→ **What you should do**
Copy all of the data below word for word, keeping every line as it stands.

Spatial relation data:

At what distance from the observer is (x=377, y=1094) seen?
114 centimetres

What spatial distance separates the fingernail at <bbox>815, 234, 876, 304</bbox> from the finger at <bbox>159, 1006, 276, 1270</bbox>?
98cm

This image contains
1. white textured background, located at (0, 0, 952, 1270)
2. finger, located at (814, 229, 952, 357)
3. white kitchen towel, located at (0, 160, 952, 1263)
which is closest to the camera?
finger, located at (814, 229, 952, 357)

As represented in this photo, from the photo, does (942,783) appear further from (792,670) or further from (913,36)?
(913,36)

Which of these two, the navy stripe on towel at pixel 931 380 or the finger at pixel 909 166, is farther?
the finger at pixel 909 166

→ **Result of this task**
At what distance from the observer is (x=377, y=1094) seen?
114 centimetres

What spatial distance separates the fingernail at <bbox>815, 234, 876, 304</bbox> from the finger at <bbox>159, 1006, 276, 1270</bbox>?
98cm

This image contains
1. white textured background, located at (0, 0, 952, 1270)
2. finger, located at (814, 229, 952, 357)
3. white kitchen towel, located at (0, 160, 952, 1263)
which is closest to the camera?
finger, located at (814, 229, 952, 357)

As represented in this photo, from the photo, does (942,783) appear further from (792,670) or further from (913,36)?
(913,36)

Which of these two, the navy stripe on towel at pixel 931 380 or the finger at pixel 909 166, is farther?
the finger at pixel 909 166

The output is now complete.